Support DuckDB as computation backend

Kotlin / dataframe

Structured data processing in Kotlin

https://kotlin.github.io/dataframe/overview.html

Apache License 2.0

799 stars 55 forks source link

Support DuckDB as computation backend #186

Open mmerdes opened 1 year ago

mmerdes commented 1 year ago

If I understand Kotlin dataframes correctly, computations are done directly in the JVM. For many use-cases, the optimized data storage and vectorized computations of DuckDB could be very useful in terms of performance and memory consumption.

So maybe there could be a way to move computations to DuckDB via Apache Arrow, which offers a columnar memory format, zero-copy reads, streaming, and an extensive Java API.

The goal would be to perform analytical computations against DuckDB directly from Kotlin in a way similar to the one described here for Python and R: https://arrow.apache.org/blog/2021/12/03/arrow-duckdb/

Looking forward to hear what you think about the feasibility of such an approach.

koperagen commented 1 year ago

Hi!

If I understand Kotlin dataframes correctly, computations are done directly in the JVM.

Yes

Looking forward to hear what you think about the feasibility of such an approach.

First of all, thank you for sharing the post about DuckDB. I didn't know about it. I'm aware of Apache Arrow and we indeed consider implementing other backend as a long term goal of the library, so this information should be useful :) Although, i wouldn't expect other backends to be implemented in near future as we are more focused on improving experience for in-memory computation use case and experimenting with more advanced tooling

mmerdes commented 1 year ago

@koperagen, Thank you for the super-fast feedback!

koperagen commented 1 year ago

Hi again. I was exploring posibilities for different computational backends and couldn't fully understand purpose and implemenetation of integration between Apache Arrow and duckDB. I assume scope of these libraries intersect greatly, but providing zero-copy integration enables some convenience..? If you use Apache Arrow <-> duckDB integration and call something like filter, result will be computed by Arrow?
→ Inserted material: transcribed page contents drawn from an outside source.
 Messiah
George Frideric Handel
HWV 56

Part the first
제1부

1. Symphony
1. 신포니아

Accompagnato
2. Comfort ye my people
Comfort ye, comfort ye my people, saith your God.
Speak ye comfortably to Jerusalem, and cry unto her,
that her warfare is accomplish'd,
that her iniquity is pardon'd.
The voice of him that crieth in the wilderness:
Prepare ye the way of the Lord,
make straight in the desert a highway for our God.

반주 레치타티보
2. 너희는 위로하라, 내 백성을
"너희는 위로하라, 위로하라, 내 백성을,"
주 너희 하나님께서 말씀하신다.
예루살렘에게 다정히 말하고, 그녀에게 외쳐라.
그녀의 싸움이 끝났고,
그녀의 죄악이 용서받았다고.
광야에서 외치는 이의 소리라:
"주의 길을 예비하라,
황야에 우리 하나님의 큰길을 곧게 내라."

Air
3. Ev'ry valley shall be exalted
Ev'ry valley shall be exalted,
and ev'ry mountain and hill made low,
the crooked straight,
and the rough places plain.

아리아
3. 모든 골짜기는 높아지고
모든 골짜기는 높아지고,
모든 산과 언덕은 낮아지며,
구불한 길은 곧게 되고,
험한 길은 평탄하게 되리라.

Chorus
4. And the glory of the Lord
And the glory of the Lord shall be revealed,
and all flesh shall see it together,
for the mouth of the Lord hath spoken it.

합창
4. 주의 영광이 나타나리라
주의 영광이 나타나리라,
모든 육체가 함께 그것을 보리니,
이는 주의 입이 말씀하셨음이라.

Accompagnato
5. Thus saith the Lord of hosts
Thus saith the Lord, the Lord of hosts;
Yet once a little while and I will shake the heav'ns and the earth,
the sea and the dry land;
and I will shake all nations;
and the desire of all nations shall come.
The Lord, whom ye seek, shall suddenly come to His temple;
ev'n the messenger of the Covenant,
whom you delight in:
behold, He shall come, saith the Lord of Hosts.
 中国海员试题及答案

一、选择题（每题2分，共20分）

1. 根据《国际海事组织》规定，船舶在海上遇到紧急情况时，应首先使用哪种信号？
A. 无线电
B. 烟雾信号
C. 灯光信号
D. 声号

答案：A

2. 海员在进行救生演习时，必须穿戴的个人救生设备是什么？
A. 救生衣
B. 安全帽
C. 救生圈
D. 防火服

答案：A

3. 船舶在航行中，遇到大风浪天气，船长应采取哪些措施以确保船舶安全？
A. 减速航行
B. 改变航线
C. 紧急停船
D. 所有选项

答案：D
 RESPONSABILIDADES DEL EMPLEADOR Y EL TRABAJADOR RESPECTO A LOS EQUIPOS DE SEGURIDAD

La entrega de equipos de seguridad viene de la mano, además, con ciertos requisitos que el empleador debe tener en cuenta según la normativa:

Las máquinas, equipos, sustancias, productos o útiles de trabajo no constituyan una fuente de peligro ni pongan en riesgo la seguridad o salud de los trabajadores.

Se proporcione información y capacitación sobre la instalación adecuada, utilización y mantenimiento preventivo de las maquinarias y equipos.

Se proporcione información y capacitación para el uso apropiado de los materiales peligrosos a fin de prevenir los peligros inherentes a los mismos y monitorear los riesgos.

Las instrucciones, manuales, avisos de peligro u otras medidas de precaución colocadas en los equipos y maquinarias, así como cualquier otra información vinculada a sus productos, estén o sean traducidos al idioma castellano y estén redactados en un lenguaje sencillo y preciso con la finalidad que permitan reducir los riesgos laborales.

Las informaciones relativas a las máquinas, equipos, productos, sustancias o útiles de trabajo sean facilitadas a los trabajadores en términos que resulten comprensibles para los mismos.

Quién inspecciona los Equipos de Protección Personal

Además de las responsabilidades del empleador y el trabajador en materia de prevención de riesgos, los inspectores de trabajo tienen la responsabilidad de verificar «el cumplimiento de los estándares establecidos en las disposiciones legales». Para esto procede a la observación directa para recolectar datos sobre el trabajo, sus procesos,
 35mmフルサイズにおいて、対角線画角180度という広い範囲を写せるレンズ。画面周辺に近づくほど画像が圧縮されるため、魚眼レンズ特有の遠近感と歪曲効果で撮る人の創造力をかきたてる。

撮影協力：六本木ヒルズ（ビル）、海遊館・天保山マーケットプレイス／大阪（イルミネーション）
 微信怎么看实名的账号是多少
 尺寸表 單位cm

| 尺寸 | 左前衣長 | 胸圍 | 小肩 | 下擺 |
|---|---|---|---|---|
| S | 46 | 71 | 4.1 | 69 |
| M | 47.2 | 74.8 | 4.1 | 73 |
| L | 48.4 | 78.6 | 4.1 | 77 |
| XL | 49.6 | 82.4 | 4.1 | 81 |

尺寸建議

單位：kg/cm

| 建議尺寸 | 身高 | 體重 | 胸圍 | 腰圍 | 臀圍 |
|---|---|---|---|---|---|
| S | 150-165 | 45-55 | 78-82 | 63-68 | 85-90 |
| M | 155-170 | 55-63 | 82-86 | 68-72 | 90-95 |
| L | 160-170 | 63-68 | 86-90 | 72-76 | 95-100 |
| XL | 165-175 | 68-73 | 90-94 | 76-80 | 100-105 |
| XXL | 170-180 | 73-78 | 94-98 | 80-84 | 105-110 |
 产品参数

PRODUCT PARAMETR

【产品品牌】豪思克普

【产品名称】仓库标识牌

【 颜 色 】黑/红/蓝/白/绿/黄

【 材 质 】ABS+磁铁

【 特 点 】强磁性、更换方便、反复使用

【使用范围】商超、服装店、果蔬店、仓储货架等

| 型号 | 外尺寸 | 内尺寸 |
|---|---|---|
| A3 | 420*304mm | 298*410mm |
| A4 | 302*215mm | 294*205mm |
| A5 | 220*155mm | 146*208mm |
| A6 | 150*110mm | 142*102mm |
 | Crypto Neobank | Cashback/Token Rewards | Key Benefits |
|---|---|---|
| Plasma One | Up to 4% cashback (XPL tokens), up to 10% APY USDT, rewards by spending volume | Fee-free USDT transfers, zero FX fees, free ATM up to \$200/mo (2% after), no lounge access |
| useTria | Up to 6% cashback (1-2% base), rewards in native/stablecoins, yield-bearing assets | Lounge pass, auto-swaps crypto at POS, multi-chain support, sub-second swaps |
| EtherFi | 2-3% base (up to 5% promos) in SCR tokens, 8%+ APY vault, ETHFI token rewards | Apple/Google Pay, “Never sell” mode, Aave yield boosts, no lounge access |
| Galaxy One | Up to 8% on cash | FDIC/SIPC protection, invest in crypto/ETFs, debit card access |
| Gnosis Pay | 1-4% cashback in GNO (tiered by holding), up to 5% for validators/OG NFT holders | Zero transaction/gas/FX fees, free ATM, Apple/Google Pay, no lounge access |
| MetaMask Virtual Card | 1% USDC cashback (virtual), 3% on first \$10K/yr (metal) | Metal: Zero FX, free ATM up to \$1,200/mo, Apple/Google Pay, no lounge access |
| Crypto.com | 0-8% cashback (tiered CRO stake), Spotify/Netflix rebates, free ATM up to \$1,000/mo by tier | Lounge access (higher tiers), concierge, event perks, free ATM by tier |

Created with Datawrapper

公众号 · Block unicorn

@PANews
Also, i couldn't find if this integration is available in Java API, only Python. Is that true? @mmerdes

mmerdes commented 1 year ago

hi @koperagen, sorry for the delay! yes, Arrow does have support for Java: https://arrow.apache.org/docs/java/

mmerdes commented 1 year ago

If I am not mistaken, Arrow is more about the storage layout/format (a columnar format optimized for computations) than about the computations themselves. This format is the same for storing in memory and transmitting over the network. So in case of huge data sets, a lot of time is saved by not (de)serializing data when crossing the border between applications and even between local memory and network buffers.

mmerdes commented 1 year ago

So while arrow greatly speeds up transferring the data around the computation is still done in the respective environment (e.g., DuckDB in your original example). Hope this helps.

For more solid advice, it might be helpful to contact the Apache Arrow people. I could imagine they would be interested in more integrations and able to give some pointers.

koperagen commented 1 year ago

Your explanations made things a lot clearer, thank you. I'll continue researching this topic :)

koperagen commented 1 year ago

I found that DuckDB Java API also offers export / import of data in Apache Arrow format. So, if we manage to fit DataFrame model into Apache Arrow format, it should be possible to move your data between duckdb / kotlin code without copying. This way one can compute something in duckdb, then move to Kotlin and perform some operations, then again offload heavy computation to duckdb. You're proposing this kind of integration or something else? Maybe you have some specific use cases that can be enabled with it?

mmerdes commented 1 year ago

Yes, along these lines. Key is the copy-less transfer between the environments which allows for selecting the optimal computation environment for the task at hand. This should be generally useful beyond specific use cases.